**Available data:**

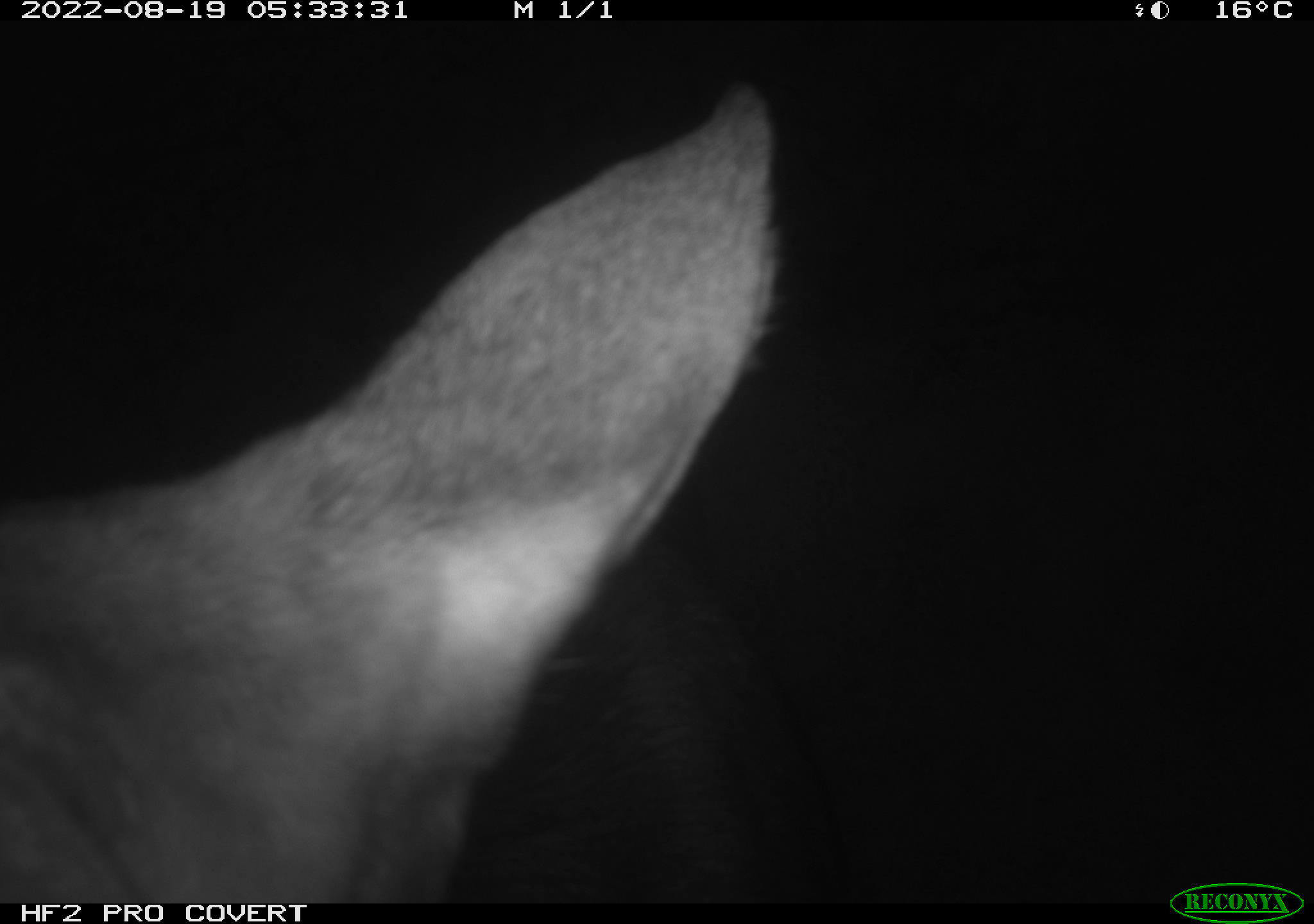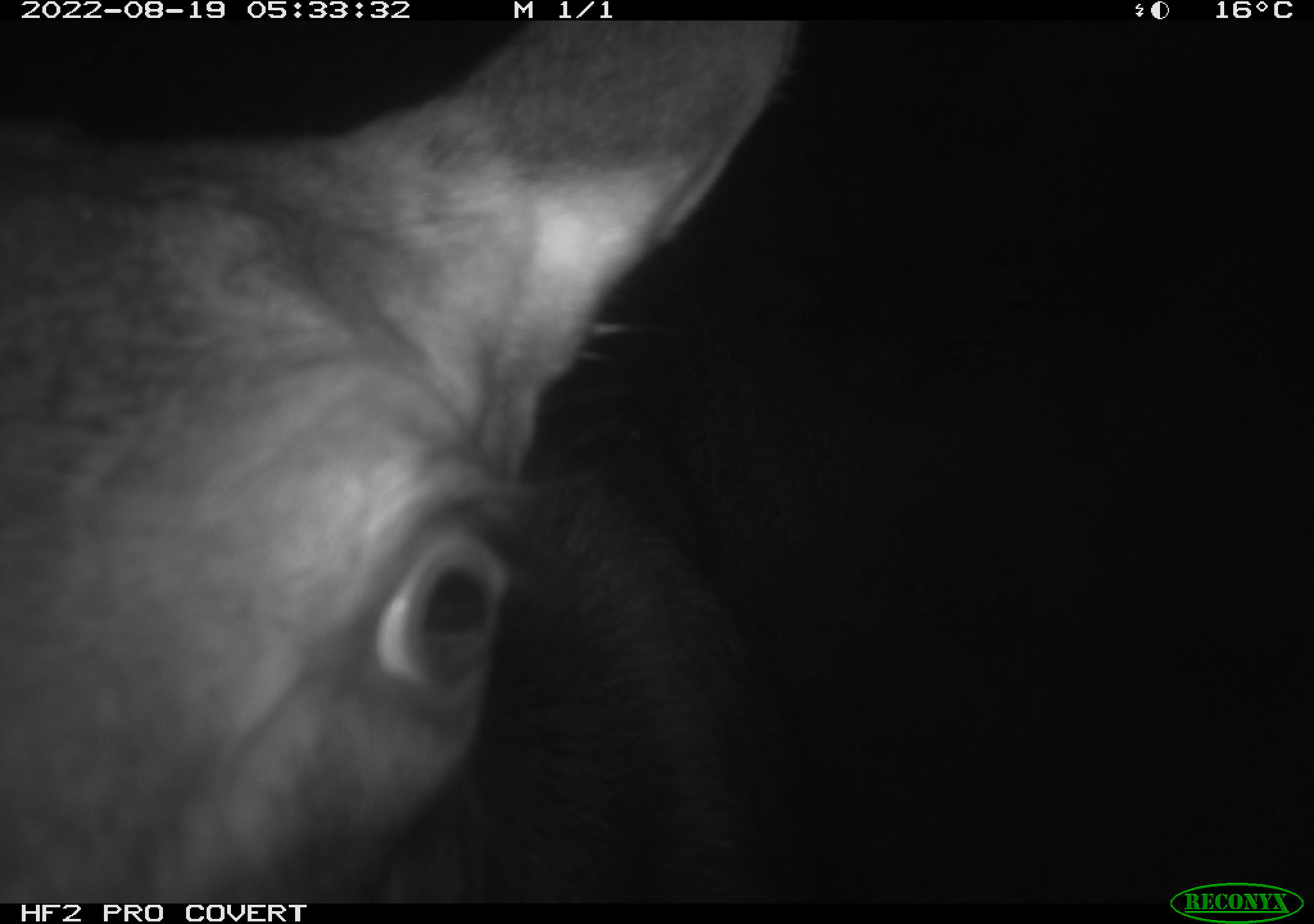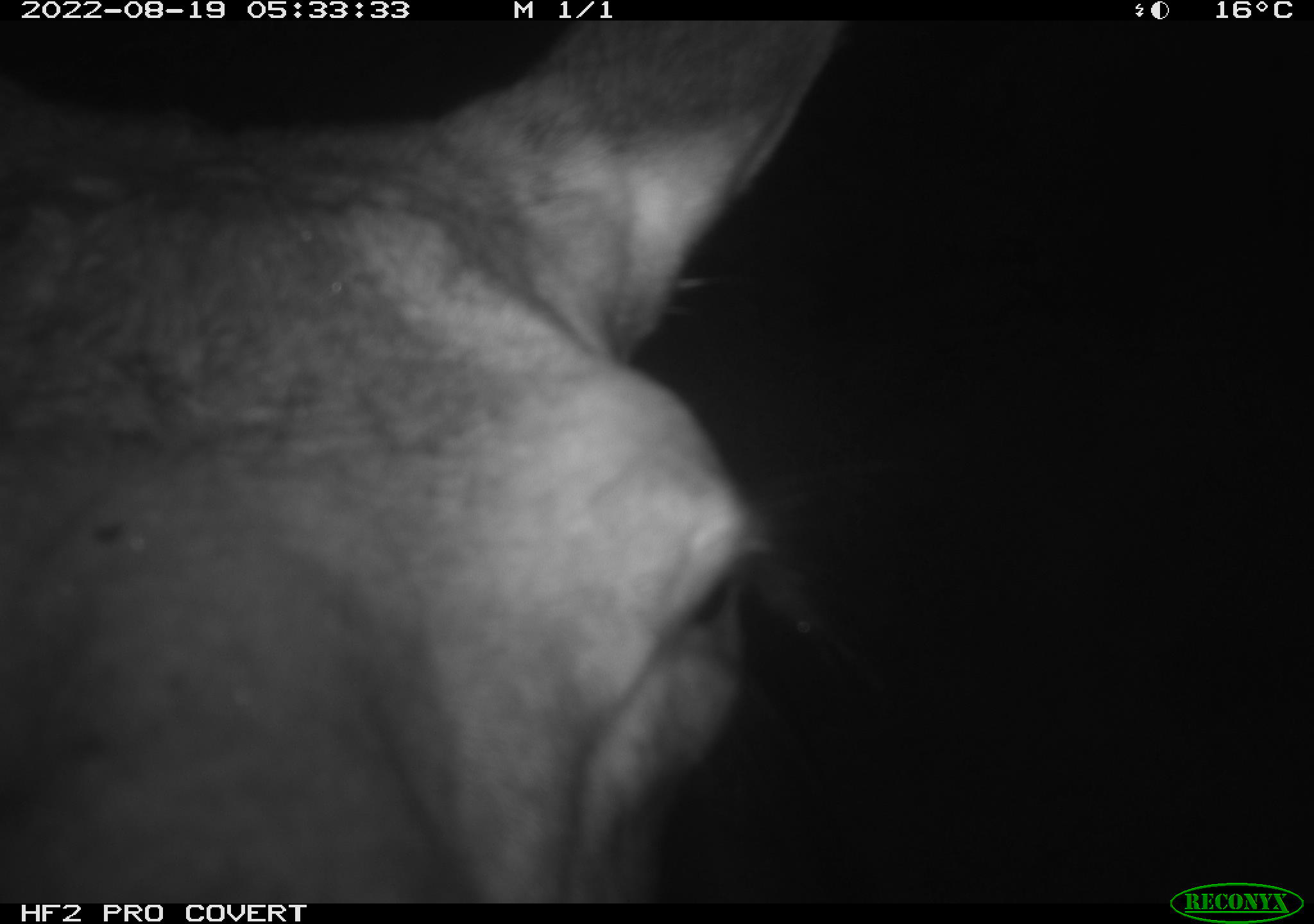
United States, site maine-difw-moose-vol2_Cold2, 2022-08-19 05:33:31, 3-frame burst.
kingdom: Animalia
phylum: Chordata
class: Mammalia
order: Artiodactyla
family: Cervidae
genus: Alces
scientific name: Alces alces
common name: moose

---

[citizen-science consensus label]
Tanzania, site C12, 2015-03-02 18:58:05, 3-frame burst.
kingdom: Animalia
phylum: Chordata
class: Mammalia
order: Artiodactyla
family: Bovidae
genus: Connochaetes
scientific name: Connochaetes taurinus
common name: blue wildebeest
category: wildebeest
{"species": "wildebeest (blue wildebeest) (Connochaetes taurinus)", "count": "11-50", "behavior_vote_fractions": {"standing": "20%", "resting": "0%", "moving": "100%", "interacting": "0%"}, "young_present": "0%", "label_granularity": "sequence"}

**Work item:**
In the listing above, find the line with "United States, site" and the line with "common name: moose", then print exactly those lines and every line between them.

**Answer section:**
United States, site maine-difw-moose-vol2_Cold2, 2022-08-19 05:33:31, 3-frame burst.
kingdom: Animalia
phylum: Chordata
class: Mammalia
order: Artiodactyla
family: Cervidae
genus: Alces
scientific name: Alces alces
common name: moose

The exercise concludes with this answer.